**Directions:** Reproduce the data below word for word, setting aside any picture it holds.

^^^^

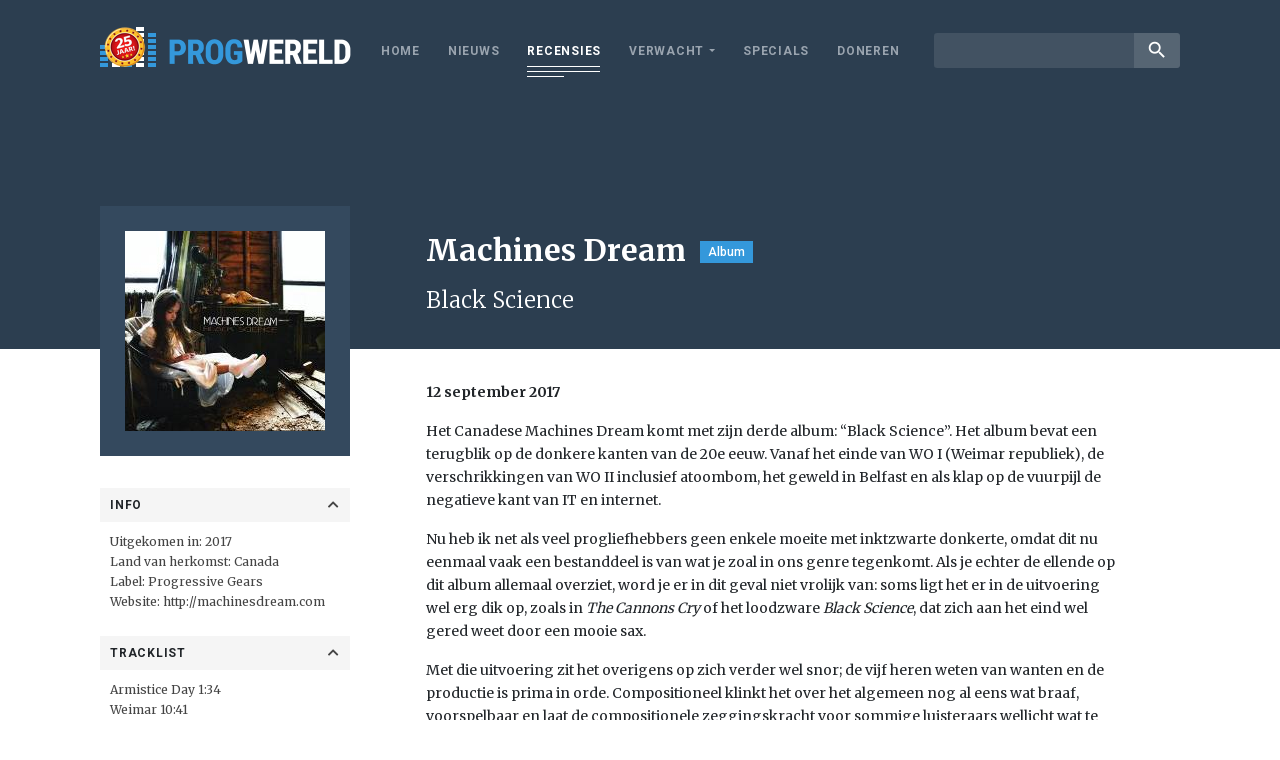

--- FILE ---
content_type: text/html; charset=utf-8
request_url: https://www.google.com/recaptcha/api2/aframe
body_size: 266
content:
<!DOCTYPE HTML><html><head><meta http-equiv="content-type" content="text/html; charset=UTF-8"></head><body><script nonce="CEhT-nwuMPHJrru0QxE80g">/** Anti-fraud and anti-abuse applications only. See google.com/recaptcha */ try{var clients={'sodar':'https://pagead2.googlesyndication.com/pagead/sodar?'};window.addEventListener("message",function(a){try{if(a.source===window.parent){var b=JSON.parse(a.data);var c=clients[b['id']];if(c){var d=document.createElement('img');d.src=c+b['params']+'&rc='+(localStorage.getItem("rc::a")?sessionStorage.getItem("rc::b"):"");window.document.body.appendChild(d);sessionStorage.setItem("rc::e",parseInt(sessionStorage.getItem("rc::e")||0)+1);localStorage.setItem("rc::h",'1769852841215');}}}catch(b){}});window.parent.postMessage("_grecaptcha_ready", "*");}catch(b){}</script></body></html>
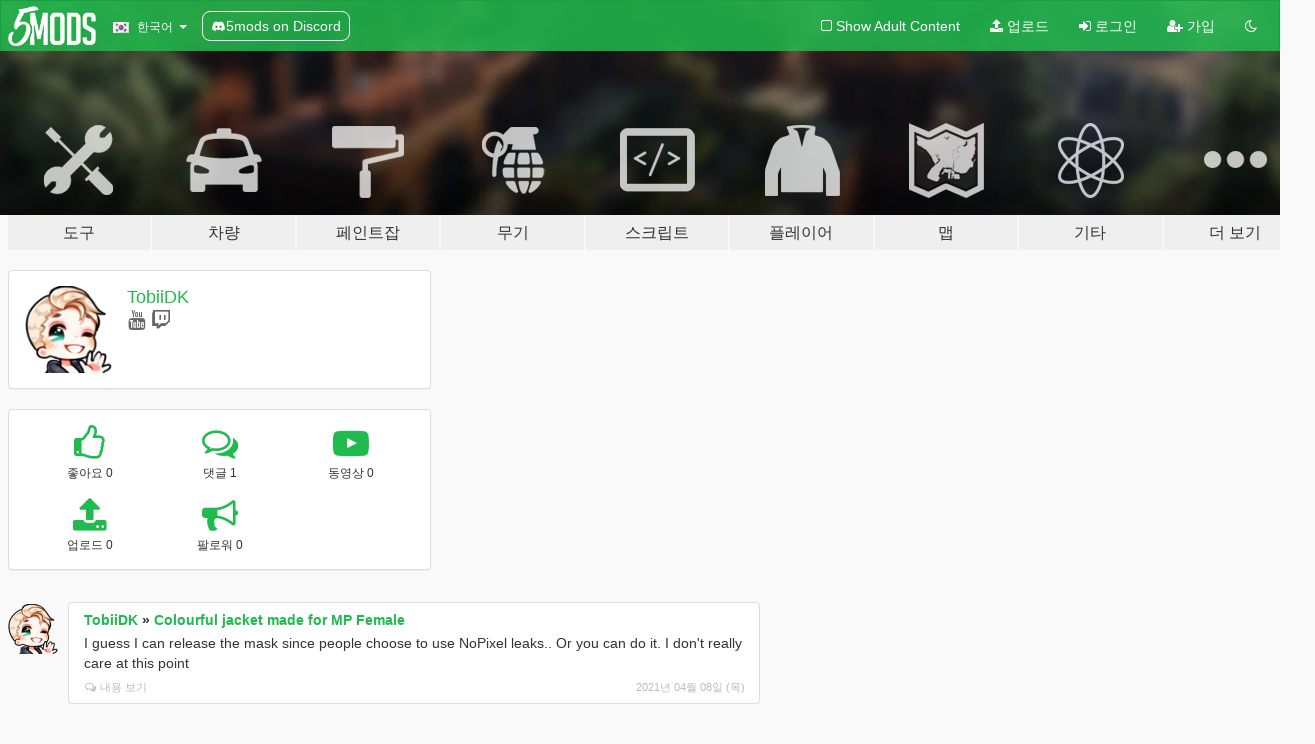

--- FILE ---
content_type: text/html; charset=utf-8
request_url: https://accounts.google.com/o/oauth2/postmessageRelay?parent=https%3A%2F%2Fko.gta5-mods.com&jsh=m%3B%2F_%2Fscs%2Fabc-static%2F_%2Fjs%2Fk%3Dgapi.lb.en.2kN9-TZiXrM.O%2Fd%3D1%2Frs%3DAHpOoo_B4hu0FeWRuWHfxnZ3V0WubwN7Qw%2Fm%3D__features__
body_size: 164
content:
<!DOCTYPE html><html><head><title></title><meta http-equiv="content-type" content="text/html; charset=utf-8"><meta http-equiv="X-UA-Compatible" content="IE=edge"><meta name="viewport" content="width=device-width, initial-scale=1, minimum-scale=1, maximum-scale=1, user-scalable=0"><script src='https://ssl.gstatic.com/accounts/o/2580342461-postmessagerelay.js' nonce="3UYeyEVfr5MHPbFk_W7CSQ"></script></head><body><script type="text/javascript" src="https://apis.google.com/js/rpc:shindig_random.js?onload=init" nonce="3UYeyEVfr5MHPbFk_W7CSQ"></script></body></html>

^^^^

**Task response:**
--- FILE ---
content_type: text/html; charset=utf-8
request_url: https://www.google.com/recaptcha/api2/aframe
body_size: 266
content:
<!DOCTYPE HTML><html><head><meta http-equiv="content-type" content="text/html; charset=UTF-8"></head><body><script nonce="CEhT-nwuMPHJrru0QxE80g">/** Anti-fraud and anti-abuse applications only. See google.com/recaptcha */ try{var clients={'sodar':'https://pagead2.googlesyndication.com/pagead/sodar?'};window.addEventListener("message",function(a){try{if(a.source===window.parent){var b=JSON.parse(a.data);var c=clients[b['id']];if(c){var d=document.createElement('img');d.src=c+b['params']+'&rc='+(localStorage.getItem("rc::a")?sessionStorage.getItem("rc::b"):"");window.document.body.appendChild(d);sessionStorage.setItem("rc::e",parseInt(sessionStorage.getItem("rc::e")||0)+1);localStorage.setItem("rc::h",'1769852841215');}}}catch(b){}});window.parent.postMessage("_grecaptcha_ready", "*");}catch(b){}</script></body></html>

--- FILE ---
content_type: text/html; charset=utf-8
request_url: https://accounts.google.com/o/oauth2/postmessageRelay?parent=https%3A%2F%2Fko.gta5-mods.com&jsh=m%3B%2F_%2Fscs%2Fabc-static%2F_%2Fjs%2Fk%3Dgapi.lb.en.2kN9-TZiXrM.O%2Fd%3D1%2Frs%3DAHpOoo_B4hu0FeWRuWHfxnZ3V0WubwN7Qw%2Fm%3D__features__
body_size: 164
content:
<!DOCTYPE html><html><head><title></title><meta http-equiv="content-type" content="text/html; charset=utf-8"><meta http-equiv="X-UA-Compatible" content="IE=edge"><meta name="viewport" content="width=device-width, initial-scale=1, minimum-scale=1, maximum-scale=1, user-scalable=0"><script src='https://ssl.gstatic.com/accounts/o/2580342461-postmessagerelay.js' nonce="3UYeyEVfr5MHPbFk_W7CSQ"></script></head><body><script type="text/javascript" src="https://apis.google.com/js/rpc:shindig_random.js?onload=init" nonce="3UYeyEVfr5MHPbFk_W7CSQ"></script></body></html>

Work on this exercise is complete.